Stated task » Reproduce the data verbatim, starting at the line containing "Which is farthest" and continuing down through the end of the data, with both ends included. Leave the pictures out of your answer.

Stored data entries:

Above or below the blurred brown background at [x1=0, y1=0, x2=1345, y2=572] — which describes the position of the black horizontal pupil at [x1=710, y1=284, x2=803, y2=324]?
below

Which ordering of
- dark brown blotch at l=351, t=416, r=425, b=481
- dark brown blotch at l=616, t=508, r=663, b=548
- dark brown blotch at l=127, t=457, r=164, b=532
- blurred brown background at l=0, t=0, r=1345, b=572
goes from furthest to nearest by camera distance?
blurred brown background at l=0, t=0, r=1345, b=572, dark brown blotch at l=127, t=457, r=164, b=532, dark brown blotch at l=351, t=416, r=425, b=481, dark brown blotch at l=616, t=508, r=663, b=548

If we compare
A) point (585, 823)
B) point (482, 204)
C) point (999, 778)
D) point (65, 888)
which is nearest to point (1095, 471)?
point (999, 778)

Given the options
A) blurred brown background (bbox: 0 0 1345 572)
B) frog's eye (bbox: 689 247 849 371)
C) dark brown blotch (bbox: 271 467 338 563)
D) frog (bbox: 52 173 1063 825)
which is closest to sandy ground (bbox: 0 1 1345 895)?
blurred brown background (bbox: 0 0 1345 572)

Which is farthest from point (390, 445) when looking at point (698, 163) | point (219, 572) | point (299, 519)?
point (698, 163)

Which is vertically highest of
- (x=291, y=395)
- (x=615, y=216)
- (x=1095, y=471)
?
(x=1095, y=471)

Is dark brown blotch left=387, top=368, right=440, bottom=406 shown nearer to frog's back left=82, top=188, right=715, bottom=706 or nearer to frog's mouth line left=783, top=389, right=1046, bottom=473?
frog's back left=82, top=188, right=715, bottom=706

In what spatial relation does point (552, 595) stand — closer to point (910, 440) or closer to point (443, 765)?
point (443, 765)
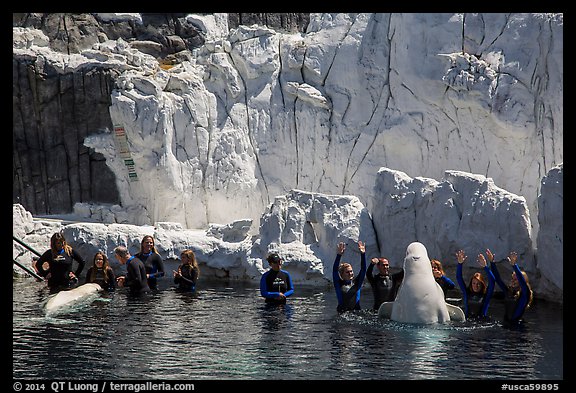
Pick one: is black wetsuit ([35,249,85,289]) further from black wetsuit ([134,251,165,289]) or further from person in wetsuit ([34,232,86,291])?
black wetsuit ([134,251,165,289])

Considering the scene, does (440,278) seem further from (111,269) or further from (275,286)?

Result »
Which is farthest from point (390, 445) when looking at point (698, 163) | point (219, 572) | point (299, 519)?
point (698, 163)

Which is vertically highest of
- (x=291, y=395)
- (x=615, y=216)
- (x=1095, y=471)
?
(x=1095, y=471)

Is dark brown blotch left=387, top=368, right=440, bottom=406 shown nearer to frog's back left=82, top=188, right=715, bottom=706 or nearer to frog's mouth line left=783, top=389, right=1046, bottom=473?
frog's back left=82, top=188, right=715, bottom=706

In what spatial relation does point (552, 595) stand — closer to point (910, 440) or closer to point (443, 765)?
point (443, 765)
Pick one: is black wetsuit ([35,249,85,289]) further from black wetsuit ([134,251,165,289]) or further from person in wetsuit ([34,232,86,291])?
black wetsuit ([134,251,165,289])

Considering the scene, does (440,278) seem further from (111,269) or further from (275,286)?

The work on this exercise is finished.